### Task prompt:
Copy the lines of the data word for word, starting with the first line and ending with the line that contains "7.9.24 Berg auf und -ab nach Theth", including that line.

*** Opening of Listed records ***

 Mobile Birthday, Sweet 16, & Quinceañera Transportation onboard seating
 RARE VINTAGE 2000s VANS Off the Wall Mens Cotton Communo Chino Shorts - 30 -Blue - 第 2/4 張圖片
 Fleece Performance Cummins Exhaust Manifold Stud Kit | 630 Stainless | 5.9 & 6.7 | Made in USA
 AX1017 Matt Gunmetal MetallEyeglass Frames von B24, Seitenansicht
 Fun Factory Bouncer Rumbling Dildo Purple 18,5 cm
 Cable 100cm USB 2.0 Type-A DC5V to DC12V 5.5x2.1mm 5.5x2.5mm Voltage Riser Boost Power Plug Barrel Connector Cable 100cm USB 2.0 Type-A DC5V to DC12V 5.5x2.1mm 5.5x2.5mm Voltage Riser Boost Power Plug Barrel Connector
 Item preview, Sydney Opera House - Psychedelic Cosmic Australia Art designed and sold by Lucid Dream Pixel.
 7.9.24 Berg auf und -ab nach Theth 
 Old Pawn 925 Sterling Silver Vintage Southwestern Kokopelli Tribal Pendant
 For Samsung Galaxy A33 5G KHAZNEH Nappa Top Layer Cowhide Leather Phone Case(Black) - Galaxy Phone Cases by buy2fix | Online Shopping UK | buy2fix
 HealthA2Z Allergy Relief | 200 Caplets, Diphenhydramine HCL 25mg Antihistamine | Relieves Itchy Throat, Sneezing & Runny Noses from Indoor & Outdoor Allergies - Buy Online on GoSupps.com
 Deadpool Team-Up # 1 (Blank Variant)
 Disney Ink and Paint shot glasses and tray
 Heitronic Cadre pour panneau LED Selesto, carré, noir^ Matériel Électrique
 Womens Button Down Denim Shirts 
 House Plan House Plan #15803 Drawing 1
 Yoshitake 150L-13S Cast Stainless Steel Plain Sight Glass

*** Close of Listed records ***

### The completed task:
 Mobile Birthday, Sweet 16, & Quinceañera Transportation onboard seating
 RARE VINTAGE 2000s VANS Off the Wall Mens Cotton Communo Chino Shorts - 30 -Blue - 第 2/4 張圖片
 Fleece Performance Cummins Exhaust Manifold Stud Kit | 630 Stainless | 5.9 & 6.7 | Made in USA
 AX1017 Matt Gunmetal MetallEyeglass Frames von B24, Seitenansicht
 Fun Factory Bouncer Rumbling Dildo Purple 18,5 cm
 Cable 100cm USB 2.0 Type-A DC5V to DC12V 5.5x2.1mm 5.5x2.5mm Voltage Riser Boost Power Plug Barrel Connector Cable 100cm USB 2.0 Type-A DC5V to DC12V 5.5x2.1mm 5.5x2.5mm Voltage Riser Boost Power Plug Barrel Connector
 Item preview, Sydney Opera House - Psychedelic Cosmic Australia Art designed and sold by Lucid Dream Pixel.
 7.9.24 Berg auf und -ab nach Theth 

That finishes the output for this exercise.